When we visit an art museum, why do we just pass by all the art created before a certain date, without immersing ourselves in it, or at least searching for new ways of looking at it? Just because art is of an older period, does not necessarily mean that it doesn't include deeper language, values, ideas or meening ...


Tyrpak finds inspiration for his paintings in, amongst other things, the works of the renowned masters such as Durer, Rubens, Caravaggio, Velázquez, Goya and Krøjer, saying:


"Today I feel that, once again, I am getting closer to the old masters' universe and way of thinking, but not in the same way as in my youth. During my time at the academy, I enthusiastically studied art from different art-historic drawers. Today I look at earlier works of art wearing some kind of "experience" glasses, which filter, analyse and eventually show things that I couldn't see before, giving me insight and inspiration towards a new interpretation for alternative artistic expression and language.

Paraphrases will show pictures, where I challenge and confront myself, aiming at finding similarities between the old and the new, the recognised and the experimental."
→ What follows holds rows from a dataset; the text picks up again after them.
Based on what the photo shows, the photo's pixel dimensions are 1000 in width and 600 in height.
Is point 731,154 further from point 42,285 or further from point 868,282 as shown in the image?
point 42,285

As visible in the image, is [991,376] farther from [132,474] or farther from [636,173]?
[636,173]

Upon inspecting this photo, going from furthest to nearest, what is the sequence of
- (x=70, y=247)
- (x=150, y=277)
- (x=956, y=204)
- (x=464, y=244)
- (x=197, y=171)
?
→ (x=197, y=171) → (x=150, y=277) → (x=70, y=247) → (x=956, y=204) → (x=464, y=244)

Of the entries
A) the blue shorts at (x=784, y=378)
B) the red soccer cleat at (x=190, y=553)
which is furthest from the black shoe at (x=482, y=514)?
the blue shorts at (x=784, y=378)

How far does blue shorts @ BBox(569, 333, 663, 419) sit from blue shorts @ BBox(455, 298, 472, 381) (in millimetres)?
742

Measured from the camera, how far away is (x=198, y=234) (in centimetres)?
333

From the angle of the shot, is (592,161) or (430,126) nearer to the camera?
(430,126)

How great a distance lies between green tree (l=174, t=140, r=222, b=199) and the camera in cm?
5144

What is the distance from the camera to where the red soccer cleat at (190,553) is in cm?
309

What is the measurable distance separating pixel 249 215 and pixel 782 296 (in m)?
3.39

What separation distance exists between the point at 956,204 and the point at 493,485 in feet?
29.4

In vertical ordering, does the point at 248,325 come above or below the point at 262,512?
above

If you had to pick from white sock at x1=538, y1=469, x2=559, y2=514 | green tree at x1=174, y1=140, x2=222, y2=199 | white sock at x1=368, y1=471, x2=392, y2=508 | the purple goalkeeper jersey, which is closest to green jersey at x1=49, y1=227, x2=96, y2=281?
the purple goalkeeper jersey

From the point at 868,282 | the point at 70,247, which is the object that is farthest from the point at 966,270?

Face to face with the great masters, Tyrpak aims to challenge the artistic establishment, but interpret it and thereby make it alive, exciting and modern.

In his art you will find a newly developed form of life in the human bodies of the old paintings, expressed in lines, surfaces and dots, which really work in the field of tension between opposites.


These successful paraphrases lay in the perception that it is possible to recognise the original artwork in the new, discovering similarities and differences spanning time and place.


Tyrpak's style, emphasised by a powerful, expressive technique, where the motif is built in layers of brush strokes and chiselled areas, with over-painting and highlights, coloristic power and fading, contrast and harmony. The expression lies naturally far from the great masters valors, fabric imitation and details.


In a modern civilisation it can be difficult to be an artist with an art-historic view, but Tyrpak succeeds in making his art express other people's feelings, which is exactly where the old romantic themes meet modern reality.

He is searching in the great past - and there, we can all find inspiration to discover our own roots of contemporary art.